---- Input data

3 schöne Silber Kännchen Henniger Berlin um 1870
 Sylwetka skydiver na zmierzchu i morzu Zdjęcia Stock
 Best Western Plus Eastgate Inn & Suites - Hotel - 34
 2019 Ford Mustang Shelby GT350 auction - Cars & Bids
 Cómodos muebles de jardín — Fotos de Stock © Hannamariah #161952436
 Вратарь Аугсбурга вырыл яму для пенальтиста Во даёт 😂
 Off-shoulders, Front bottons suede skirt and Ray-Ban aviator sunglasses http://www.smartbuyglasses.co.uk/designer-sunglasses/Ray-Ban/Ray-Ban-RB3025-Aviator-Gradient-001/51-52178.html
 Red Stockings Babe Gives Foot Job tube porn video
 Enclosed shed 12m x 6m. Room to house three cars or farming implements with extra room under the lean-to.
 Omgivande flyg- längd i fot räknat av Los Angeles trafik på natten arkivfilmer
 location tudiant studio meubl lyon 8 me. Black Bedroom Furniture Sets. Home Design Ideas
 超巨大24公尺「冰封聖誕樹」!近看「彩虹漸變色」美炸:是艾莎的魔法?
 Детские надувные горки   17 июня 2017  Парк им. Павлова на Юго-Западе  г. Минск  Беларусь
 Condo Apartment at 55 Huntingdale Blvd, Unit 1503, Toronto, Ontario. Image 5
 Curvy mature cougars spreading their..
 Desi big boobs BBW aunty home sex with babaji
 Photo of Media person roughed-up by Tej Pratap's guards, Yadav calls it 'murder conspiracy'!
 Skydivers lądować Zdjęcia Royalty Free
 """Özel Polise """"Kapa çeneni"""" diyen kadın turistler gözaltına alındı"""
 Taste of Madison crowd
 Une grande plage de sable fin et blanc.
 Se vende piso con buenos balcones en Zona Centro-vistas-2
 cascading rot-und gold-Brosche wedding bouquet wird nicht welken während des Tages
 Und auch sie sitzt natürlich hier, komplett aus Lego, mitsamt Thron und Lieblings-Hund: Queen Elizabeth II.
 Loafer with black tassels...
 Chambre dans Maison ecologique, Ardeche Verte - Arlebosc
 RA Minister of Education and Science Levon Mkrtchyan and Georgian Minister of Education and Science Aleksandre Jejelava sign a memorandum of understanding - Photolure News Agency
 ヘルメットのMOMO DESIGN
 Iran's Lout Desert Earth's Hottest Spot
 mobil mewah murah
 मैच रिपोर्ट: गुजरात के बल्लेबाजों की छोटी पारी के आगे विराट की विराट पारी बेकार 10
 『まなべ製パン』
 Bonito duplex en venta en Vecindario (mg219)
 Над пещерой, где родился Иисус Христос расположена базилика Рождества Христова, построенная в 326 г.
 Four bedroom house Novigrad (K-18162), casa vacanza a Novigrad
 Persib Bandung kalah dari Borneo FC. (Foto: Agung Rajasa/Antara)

--------

Task details.
Repeat, exactly as they stand above, the lines from the line with "Chambre dans Maison" to the line with "ヘルメットのMOMO DESIGN", both lines included.

Output.
 Chambre dans Maison ecologique, Ardeche Verte - Arlebosc
 RA Minister of Education and Science Levon Mkrtchyan and Georgian Minister of Education and Science Aleksandre Jejelava sign a memorandum of understanding - Photolure News Agency
 ヘルメットのMOMO DESIGN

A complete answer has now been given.